Under the new guidelines, high-calorie goodies would be replaced in schools by snacks that are mostly under 200 calories. In elementary and middle schools, kids would only be able to buy low-fat milk, water or 100-percent fruit or vegetable juice.  High schools could still sell some sports drinks, but with limited calories.

 The new standards are part of a 2010 Congressional law and are an initiative to fight childhood obesity, which has exploded over the past few decades. 7.3% of boys and 5.5% of girls can be classified as extremely obese, according to a recent Kaiser Permanente report. Obese kids are at greater risk for diseases that affected only adults in the past, like high blood pressure, joint paint and type-2 diabetes.
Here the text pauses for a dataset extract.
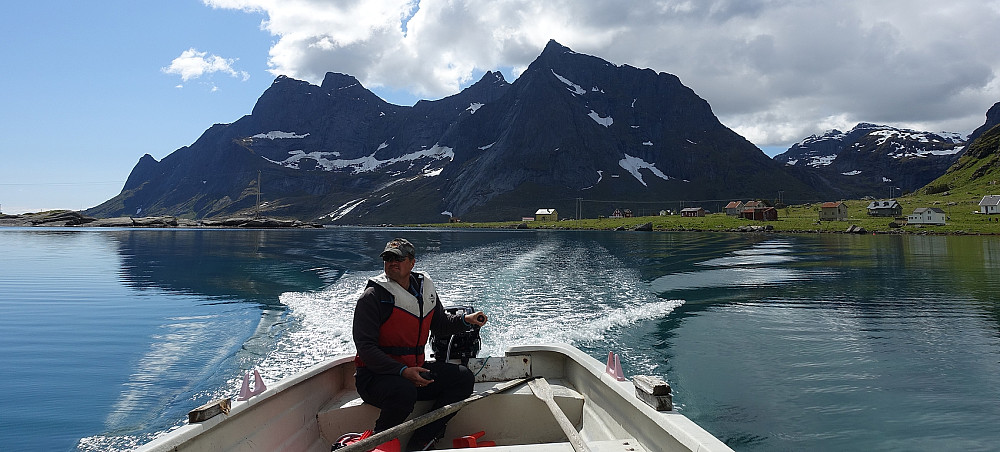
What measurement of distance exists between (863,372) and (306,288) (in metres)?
28.5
Plus: 7 Healthy School Lunches

Although there are rules that currently regulate government-subsidized school breakfasts and lunches, cafeterias can still have "a la carte" options that fall outside those parameters. "USDA's proposed nutrition standards are a critical step in closing that loophole and in ensuring that our schools are places that nurture not just the minds of American children, but their bodies as well," Sen. Tom Harkin told the Associated Press.

The new rules would cover la carte lunch lines, vending machines and other foods sold on-campus, reports the Associated Press.  They wouldn’t regulate food sold by concessions at after-school games and theater events, in-school bake sales and fundraisers, and food brought from home. The 2014 school year is the earliest the new rules could take effect

Margo Wootan, a nutrition lobbyist for the Center for Science in the Public Interest, told the Associated Press that surveys done by the Center show that most parents want to see change in the cafeteria. "Parents aren't going to have to worry that kids are using their lunch money to buy candy bars and a Gatorade instead of a healthy school lunch," she said.